Last year I cleaned out from around our storm shelter. It was very overgrown with blackberry bushes, saw-tooth briars, orange lilies, and all kinds of random weeds. The lilies are very invasive but didn’t grow densely enough to crowd out the unwanted weeds and grass. The shelter was built into a hill and the lilies were planted beside it to help prevent soil erosion. The soil has remained in place but it’s hard to know whether it was the lilies that kept it there or a combination of lilies plus everything else that was growing. Anyway, everything was dug out last summer – or so we thought.

An Orange Daylily’s roots are actually a tangled mass of tubers with some tubers extending outward from the parent plant underneath the surface of the soil. When the sun warms the soil in the spring the lilies begin to produce new growth from these tubers. It’s practical to say that you can set out one plant this year and have 5 or more next year. These root systems can become so massive that removing just one plant can leave a huge gaping hole a foot deep and wide in its place.

While digging out the daylilies last year, I was careful to get as much of the root mass as I could but because I didn’t want that huge gaping hole, I felt that I was leaving some pieces of the tuber behind. Yep. This spring those beautiful new Orange Daylilies have begun to pop up right beside the storm shelter. I dug up at least 30 of them today and set them at random places along a tree line where a few weeds won’t matter so much.

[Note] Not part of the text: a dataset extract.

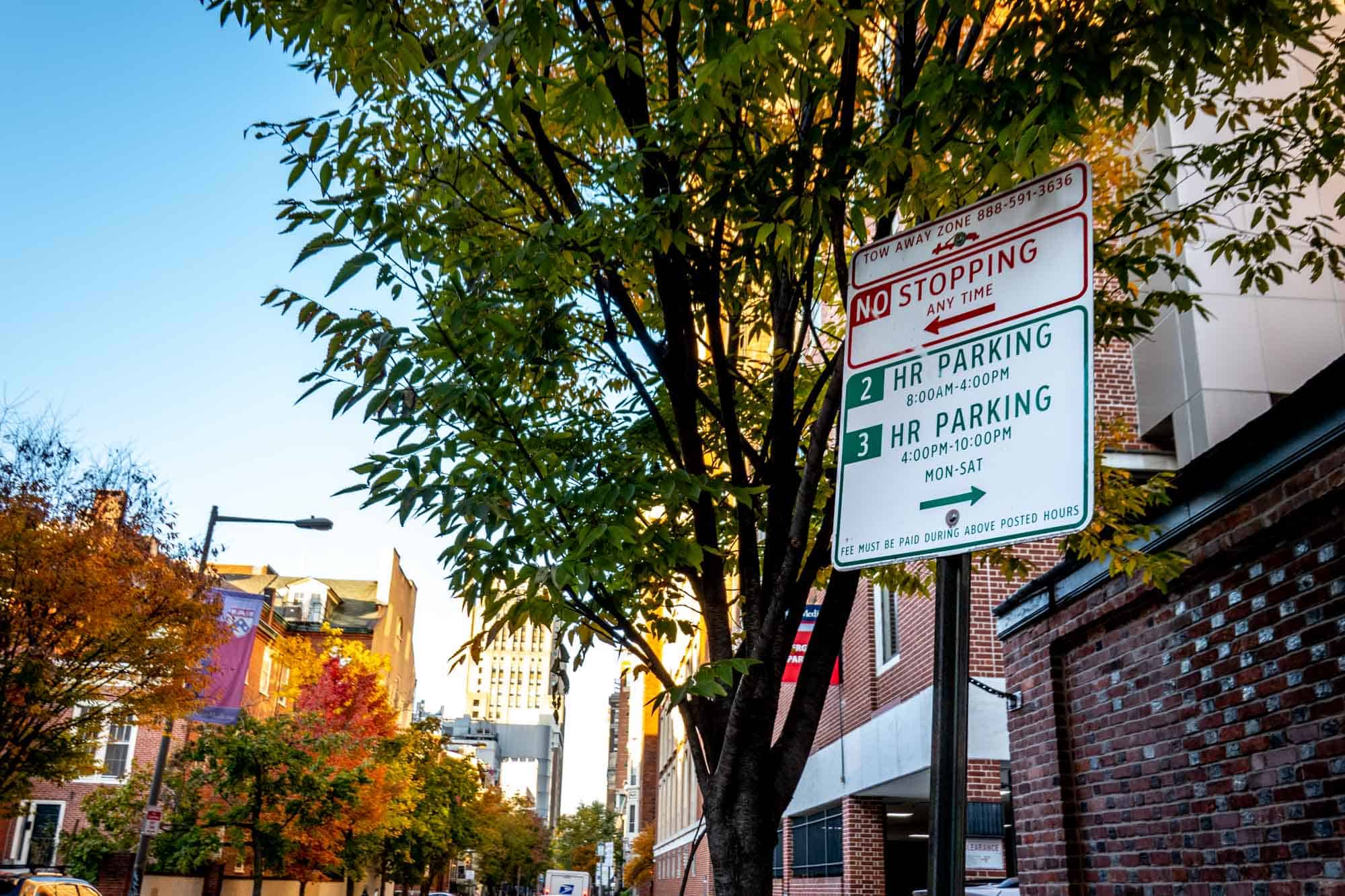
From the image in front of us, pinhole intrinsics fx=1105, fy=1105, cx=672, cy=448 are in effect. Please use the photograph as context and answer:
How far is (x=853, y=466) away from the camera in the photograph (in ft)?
8.61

I think the Orange Daylily is the most beautiful flowers in my entire yard. It’s the first flower to bloom each spring and it is always faithful to give a beautiful orange show. The daylily scent freshens the air and early bees just love them. I wouldn’t recommend them for flower beds or garden plots but if you want a beautiful bright glow early in the spring, this is the flower that can give it. I’ve even read they’re edible.